[Opening Listed entries section]

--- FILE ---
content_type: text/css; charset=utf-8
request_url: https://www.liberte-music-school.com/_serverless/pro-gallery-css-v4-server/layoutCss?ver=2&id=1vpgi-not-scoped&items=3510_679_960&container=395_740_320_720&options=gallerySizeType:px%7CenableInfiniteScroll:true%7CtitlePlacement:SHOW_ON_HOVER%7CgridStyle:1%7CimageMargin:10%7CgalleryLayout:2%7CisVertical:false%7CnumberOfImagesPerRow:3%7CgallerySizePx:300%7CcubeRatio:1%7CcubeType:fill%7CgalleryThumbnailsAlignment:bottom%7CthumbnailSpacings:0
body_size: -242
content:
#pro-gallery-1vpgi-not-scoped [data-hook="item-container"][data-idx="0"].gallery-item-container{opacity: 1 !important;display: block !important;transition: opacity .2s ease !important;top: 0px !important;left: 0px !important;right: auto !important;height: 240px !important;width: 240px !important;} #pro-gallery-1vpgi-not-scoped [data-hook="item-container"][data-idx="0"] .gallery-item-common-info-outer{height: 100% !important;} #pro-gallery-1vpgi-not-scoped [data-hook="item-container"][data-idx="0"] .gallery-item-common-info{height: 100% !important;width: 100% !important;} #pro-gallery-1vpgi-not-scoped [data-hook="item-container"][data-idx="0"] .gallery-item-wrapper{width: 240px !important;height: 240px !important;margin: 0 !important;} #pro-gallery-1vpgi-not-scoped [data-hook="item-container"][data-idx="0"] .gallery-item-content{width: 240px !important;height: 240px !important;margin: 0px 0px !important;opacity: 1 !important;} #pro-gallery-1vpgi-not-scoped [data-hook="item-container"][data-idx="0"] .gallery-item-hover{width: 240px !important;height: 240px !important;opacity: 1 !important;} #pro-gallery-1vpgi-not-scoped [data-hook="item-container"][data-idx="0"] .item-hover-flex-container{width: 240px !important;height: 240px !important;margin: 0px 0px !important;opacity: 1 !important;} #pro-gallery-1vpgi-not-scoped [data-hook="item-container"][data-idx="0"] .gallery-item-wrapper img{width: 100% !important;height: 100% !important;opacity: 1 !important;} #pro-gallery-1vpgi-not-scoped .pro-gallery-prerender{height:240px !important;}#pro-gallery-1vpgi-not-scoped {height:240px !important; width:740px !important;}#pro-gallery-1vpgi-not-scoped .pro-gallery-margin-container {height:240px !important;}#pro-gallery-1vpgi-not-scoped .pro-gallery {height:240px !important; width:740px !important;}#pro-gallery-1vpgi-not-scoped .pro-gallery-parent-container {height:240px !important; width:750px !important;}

[Closing Listed entries section]

» What you are asked to do:
Repeat the entire listing above without changing a word.

» Solution to this problem:
--- FILE ---
content_type: text/css; charset=utf-8
request_url: https://www.liberte-music-school.com/_serverless/pro-gallery-css-v4-server/layoutCss?ver=2&id=1vpgi-not-scoped&items=3510_679_960&container=395_740_320_720&options=gallerySizeType:px%7CenableInfiniteScroll:true%7CtitlePlacement:SHOW_ON_HOVER%7CgridStyle:1%7CimageMargin:10%7CgalleryLayout:2%7CisVertical:false%7CnumberOfImagesPerRow:3%7CgallerySizePx:300%7CcubeRatio:1%7CcubeType:fill%7CgalleryThumbnailsAlignment:bottom%7CthumbnailSpacings:0
body_size: -242
content:
#pro-gallery-1vpgi-not-scoped [data-hook="item-container"][data-idx="0"].gallery-item-container{opacity: 1 !important;display: block !important;transition: opacity .2s ease !important;top: 0px !important;left: 0px !important;right: auto !important;height: 240px !important;width: 240px !important;} #pro-gallery-1vpgi-not-scoped [data-hook="item-container"][data-idx="0"] .gallery-item-common-info-outer{height: 100% !important;} #pro-gallery-1vpgi-not-scoped [data-hook="item-container"][data-idx="0"] .gallery-item-common-info{height: 100% !important;width: 100% !important;} #pro-gallery-1vpgi-not-scoped [data-hook="item-container"][data-idx="0"] .gallery-item-wrapper{width: 240px !important;height: 240px !important;margin: 0 !important;} #pro-gallery-1vpgi-not-scoped [data-hook="item-container"][data-idx="0"] .gallery-item-content{width: 240px !important;height: 240px !important;margin: 0px 0px !important;opacity: 1 !important;} #pro-gallery-1vpgi-not-scoped [data-hook="item-container"][data-idx="0"] .gallery-item-hover{width: 240px !important;height: 240px !important;opacity: 1 !important;} #pro-gallery-1vpgi-not-scoped [data-hook="item-container"][data-idx="0"] .item-hover-flex-container{width: 240px !important;height: 240px !important;margin: 0px 0px !important;opacity: 1 !important;} #pro-gallery-1vpgi-not-scoped [data-hook="item-container"][data-idx="0"] .gallery-item-wrapper img{width: 100% !important;height: 100% !important;opacity: 1 !important;} #pro-gallery-1vpgi-not-scoped .pro-gallery-prerender{height:240px !important;}#pro-gallery-1vpgi-not-scoped {height:240px !important; width:740px !important;}#pro-gallery-1vpgi-not-scoped .pro-gallery-margin-container {height:240px !important;}#pro-gallery-1vpgi-not-scoped .pro-gallery {height:240px !important; width:740px !important;}#pro-gallery-1vpgi-not-scoped .pro-gallery-parent-container {height:240px !important; width:750px !important;}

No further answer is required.